# Plumbing sizes, i'm confused



## NorthernSky (1 May 2021)

i need a 25mm fibre washer for my shower. 25mm is the outside diameter
everything to do with plumbing seems to be in Inches. 
now to me 25mm is equal to 1"

why is this chart telling me 1" is 30mm? (seller on ebay)

is plumbing measured by the INSIDE diameter? 
in that case i'm going to need the 3/4" washer, bit confuddled 
also what is CTC


----------



## fossyant (1 May 2021)

Its 25mm, not 30.


----------



## Ian H (1 May 2021)

Imperial pipe was measured internally. Metric pipe is measured externally.


----------



## sleuthey (1 May 2021)




----------



## battered (1 May 2021)

As others have said, imperial pipe measurements are internal diameter of the pipe. You should try working in dairies, a 1" pipe fitting needs a spanner with an opening about 2" across .


----------



## neil_merseyside (1 May 2021)

As above about imperial measurements being internal diameter of pipes. For a shower union a bath tap fibre washer is usually needed (nom. 3/4") and that will measure a gnat's nudge under 25mm when new and dry, so will be around 25mm when splayed, and wet.


----------



## NorthernSky (10 May 2021)

hey folks, follow up to this. now i know the size i need can someone tell me what washer type i need.
i bought these from screwfix ( https://www.screwfix.com/p/arctic-products-flexible-tap-connector-washers-10-pack/5547j ) but they have a hard surface. when installed it just leaks.

# The tasks
1: In the plumbing sizes thread, quote the passage that opens with the words containing "is plumbing measured" and closes with "fossyant (1 May 2021)".
2: List each distinct username that appears as a poster in the plumbing sizes thread.
3: Continue the plumbing sizes thread from its final post onward.

(Records from a data source)
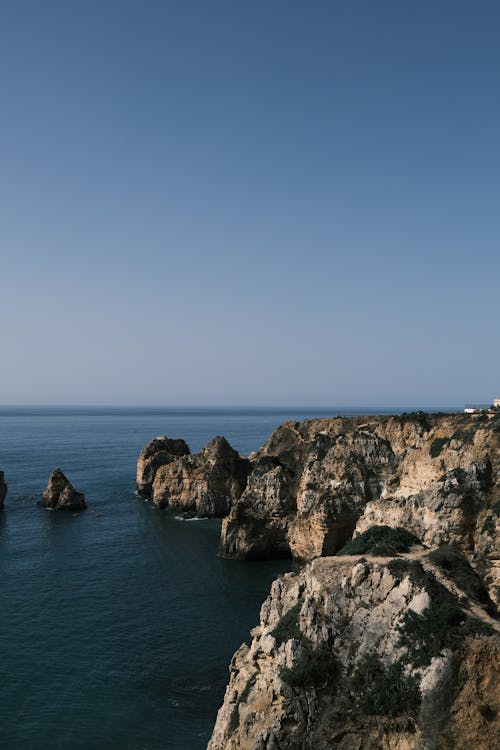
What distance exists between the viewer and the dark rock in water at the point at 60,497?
89.1 meters

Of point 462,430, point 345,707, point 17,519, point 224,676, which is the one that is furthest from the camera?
point 17,519

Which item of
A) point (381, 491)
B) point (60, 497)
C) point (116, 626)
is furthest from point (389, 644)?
point (60, 497)

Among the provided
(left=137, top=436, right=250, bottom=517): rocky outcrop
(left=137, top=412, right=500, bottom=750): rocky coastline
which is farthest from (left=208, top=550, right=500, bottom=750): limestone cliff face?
(left=137, top=436, right=250, bottom=517): rocky outcrop

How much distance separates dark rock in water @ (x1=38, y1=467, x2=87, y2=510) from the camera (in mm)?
89125

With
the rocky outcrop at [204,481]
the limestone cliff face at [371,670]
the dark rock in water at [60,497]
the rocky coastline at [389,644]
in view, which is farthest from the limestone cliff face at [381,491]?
the dark rock in water at [60,497]

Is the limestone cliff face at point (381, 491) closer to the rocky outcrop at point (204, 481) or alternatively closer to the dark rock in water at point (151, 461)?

# Solved tasks
1:
is plumbing measured by the INSIDE diameter? 
in that case i'm going to need the 3/4" washer, bit confuddled 
also what is CTC


----------



## fossyant (1 May 2021)

2: NorthernSky, fossyant, Ian H, sleuthey, battered, neil_merseyside

3:
it's like the intact washer is a softer type that has expanded and filled the gap?
i have this mixer unit. it's the washer that sits at the cold inlet on the wall
https://www.idealstandard.co.uk/products/catalog/showering/mixer-packs/a4741


----------



## neil_merseyside (10 May 2021)

Fibre washers are meant to swell and seal, but only the bit nearest the water actually swells the rest stays pretty much dry under compression from the joint, the joint isn't twisted/distorted is it?


----------



## NorthernSky (10 May 2021)

neil_merseyside said:


> Fibre washers are meant to swell and seal, but only the bit nearest the water actually swells the rest stays pretty much dry under compression from the joint, the joint isn't twisted/distorted is it?


thanks, yes i thought that what's meant to happen with them
the joint looks fine, i think it could more be the surface of those fibre washers i bought, they have like a shiny/hard surface before it gets to the fibre
was thinking i could sand that away and try it. failing that i may look some of the red fibre washers (similar to the one that's intact)
i take it fibre washers are widely common with plumbing? 
what about rubber washers, where would they be used more


----------



## neil_merseyside (10 May 2021)

Washing machine washers are 3/4" and rubber.


----------



## keithmac (11 May 2021)

Washing machine fittings contain the washer. A rubber washer will spread out sideways when squashed so not suitable for all applications.

Same as O rings.

Have you got a picture of the fitting?.


----------



## NorthernSky (12 May 2021)

yes will grab a pic when i can
ironically it's not leaking as bad just at the moment, since i've had it off and put it back on last time
will be worth having a spare though


----------



## Pale Rider (12 May 2021)

NorthernSky said:


> yes will grab a pic when i can
> ironically it's not leaking as bad just at the moment, since i've had it off and put it back on last time
> will be worth having a spare though



A couple of bodges/temporary/permanent fixes.

You could wrap a length of cotton fibre string around the fixing, or even cut a short length from a traditional dishcloth if you have none to hand.

Or you could create your own 'fibre' washer from a cereal packet.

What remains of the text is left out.